So the experts have finally weighed in: multitasking increases the chances of making mistakes. This would seem pretty obvious for anyone in back of a driver on a cell phone. Actually, cell phones are the worst kinds of distractions (destined to be judged a scourge of mankind, in my view), but multitasking appears to be a bad idea on any number of fronts. I mean, does it take a study or legislative fiat to affirm that checking your e-mail in between diagnosing a cancer patient is inviting trouble? The Sunday NYT lays out the particulars:
The human brain, with its hundred billion neurons and hundreds of trillions of synaptic connections, is a cognitive powerhouse in many ways. “But a core limitation is an inability to concentrate on two things at once,” said René Marois, a neuroscientist and director of the Human Information Processing Laboratory at Vanderbilt University. Mr. Marois and three other Vanderbilt researchers reported in an article last December in the journal Neuron that they used magnetic resonance imaging to pinpoint the bottleneck in the brain and to measure how much efficiency is lost when trying to handle two tasks at once.

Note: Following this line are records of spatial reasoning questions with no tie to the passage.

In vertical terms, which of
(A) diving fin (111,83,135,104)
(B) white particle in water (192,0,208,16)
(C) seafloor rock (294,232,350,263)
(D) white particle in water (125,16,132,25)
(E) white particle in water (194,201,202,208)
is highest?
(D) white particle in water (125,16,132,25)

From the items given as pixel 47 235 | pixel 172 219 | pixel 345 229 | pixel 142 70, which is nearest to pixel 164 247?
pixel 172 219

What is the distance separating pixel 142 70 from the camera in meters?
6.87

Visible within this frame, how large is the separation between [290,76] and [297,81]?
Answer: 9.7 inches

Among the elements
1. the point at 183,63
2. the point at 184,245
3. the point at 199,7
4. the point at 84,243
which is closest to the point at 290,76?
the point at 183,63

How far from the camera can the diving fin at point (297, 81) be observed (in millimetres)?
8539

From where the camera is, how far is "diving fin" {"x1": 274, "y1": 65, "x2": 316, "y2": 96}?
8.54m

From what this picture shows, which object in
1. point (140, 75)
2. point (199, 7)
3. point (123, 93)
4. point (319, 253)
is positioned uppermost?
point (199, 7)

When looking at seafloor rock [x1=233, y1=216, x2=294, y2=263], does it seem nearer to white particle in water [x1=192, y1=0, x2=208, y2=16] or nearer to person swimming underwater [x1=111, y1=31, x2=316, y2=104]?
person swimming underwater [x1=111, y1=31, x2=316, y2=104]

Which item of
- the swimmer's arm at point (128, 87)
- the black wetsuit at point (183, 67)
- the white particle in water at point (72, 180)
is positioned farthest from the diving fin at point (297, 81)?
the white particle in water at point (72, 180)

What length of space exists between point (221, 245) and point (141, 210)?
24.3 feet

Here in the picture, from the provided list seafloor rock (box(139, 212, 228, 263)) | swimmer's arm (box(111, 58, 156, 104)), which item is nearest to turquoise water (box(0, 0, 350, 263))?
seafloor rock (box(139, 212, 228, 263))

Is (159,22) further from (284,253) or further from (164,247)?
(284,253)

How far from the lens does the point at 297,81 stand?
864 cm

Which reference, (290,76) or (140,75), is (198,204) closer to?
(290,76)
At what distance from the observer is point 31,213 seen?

Study participants were given two tasks and were asked to respond to sounds and images. The first was to press the correct key on a computer keyboard after hearing one of eight sounds. The other task was to speak the correct vowel after seeing one of eight images. The researchers said that they did not see a delay if the participants were given the tasks one at a time. But the researchers found that response to the second task was delayed by up to a second when the study participants were given the two tasks at about the same time.
But wait a minute - isn't the younger generation more adept at this sort of thing? Not necessarily. In one study, a group of 18- to 21-year-olds and a group of 35- to 39-year-olds were given 90 seconds to translate images into numbers. The younger group did better when not interrupted, but when both groups were interrupted by a phone call, the differences evened out.